The discomfited We are Sevens returned to their seats, and a moment later there came the sound of spoons being vigorously thumped on the table.

"We want dinner!" came imperiously from the hungry girls.

Amanda looked imploringly at her partner. "What shall we do?"

Blue Bonnet thought hard for a moment. All at once her brow cleared. "Here, take the meat, go find a gopher-hole and push that bone down into it as far as it will go. The potatoes can't be burned all the way through,—we'll scrape what's left into a bowl. And I'll tell Uncle Joe I've changed my mind,—we'll have the trout for dinner. And, Amanda, you'll hurry back, won't you, and put the fish in the pan—I simply can't touch 'em!"

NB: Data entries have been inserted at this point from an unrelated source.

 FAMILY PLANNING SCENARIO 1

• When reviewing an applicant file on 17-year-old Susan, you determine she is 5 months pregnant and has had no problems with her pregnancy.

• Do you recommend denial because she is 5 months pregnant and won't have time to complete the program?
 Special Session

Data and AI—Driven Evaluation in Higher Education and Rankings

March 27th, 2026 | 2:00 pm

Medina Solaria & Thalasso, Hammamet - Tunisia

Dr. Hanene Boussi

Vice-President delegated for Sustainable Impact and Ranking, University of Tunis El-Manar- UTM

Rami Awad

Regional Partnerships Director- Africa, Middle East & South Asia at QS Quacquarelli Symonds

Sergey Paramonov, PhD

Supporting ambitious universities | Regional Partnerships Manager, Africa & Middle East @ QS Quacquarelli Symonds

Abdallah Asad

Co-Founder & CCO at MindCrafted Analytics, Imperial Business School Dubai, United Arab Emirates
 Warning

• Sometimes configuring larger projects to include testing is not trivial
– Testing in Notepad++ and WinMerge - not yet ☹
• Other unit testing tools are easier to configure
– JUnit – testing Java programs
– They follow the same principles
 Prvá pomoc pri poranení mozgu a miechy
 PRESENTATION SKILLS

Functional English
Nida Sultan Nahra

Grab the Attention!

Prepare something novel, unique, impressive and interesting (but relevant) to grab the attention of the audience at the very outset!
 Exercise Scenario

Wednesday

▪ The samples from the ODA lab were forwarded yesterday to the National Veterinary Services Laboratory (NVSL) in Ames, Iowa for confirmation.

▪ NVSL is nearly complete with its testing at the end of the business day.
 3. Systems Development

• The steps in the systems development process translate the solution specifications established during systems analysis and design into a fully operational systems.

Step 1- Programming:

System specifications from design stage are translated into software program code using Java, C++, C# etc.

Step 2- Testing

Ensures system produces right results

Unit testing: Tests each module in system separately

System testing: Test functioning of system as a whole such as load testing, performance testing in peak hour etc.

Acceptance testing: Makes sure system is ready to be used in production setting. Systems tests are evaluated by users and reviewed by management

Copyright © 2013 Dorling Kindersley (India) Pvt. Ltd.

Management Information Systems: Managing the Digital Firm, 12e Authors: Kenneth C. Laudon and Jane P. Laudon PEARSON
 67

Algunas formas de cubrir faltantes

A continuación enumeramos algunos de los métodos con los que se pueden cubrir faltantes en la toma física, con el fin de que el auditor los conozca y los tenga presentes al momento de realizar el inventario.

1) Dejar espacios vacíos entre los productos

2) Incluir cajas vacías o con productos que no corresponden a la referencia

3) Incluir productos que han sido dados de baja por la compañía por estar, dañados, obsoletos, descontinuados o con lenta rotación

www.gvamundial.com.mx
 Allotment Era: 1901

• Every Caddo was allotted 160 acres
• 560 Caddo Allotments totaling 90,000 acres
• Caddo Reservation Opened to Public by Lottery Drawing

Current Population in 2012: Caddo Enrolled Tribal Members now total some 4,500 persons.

Each sped to fulfil her allotted task, and in an incredibly short space of time a family of gophers was sniffing about a strange object blocking their front door; and a pan of fragrant trout sputtered on top of the little stove. As Blue Bonnet set the great platter of perfectly browned fish in front of her grandmother, there was a flattering "ah!" of anticipation that repaid—almost repaid, her for the previous bad quarter of an hour. Canned pears and the cookies that should have been saved for future emergencies, completed a dinner which was voted "not half bad" by the other girls, who secretly marvelled at getting any dinner at all. No one noticed that neither Blue Bonnet nor Amanda partook of potatoes, and there proved to be ample for the rest.

"I'll wash the dishes, Amanda," Blue Bonnet offered, when at last that night-mare of a dinner was over. "I ought to walk over red-hot plowshares, or wear a hair-shirt or something as a penance for my sins of this day. Lacking both plowshares and shirt, I'll substitute dish-washing. And you may bear me witness—I'd take the hair-shirt if I had my choice!"

It was a very weary Blue Bonnet who turned the dishpan upside down and hung the dish-cloth on a bush to dry. The long tramp of the morning, the preparations for the bonfire party, and then the exhausting experience of getting dinner, had tired even her physique, which had seldom known fatigue.

"I wish we could dis-invite the company," she said to Amanda.

"So do I," groaned her partner. "Fancy having to sit around a bonfire and sing 'merrily we roll along'—! It makes me ache all over."

Later, when the inmates of both camps were gathered in a great circle about the fire, singing, jesting and story-telling, both girls forgot their weariness and might have been heard singing the same "merrily we roll along" with great zest and vocal strength.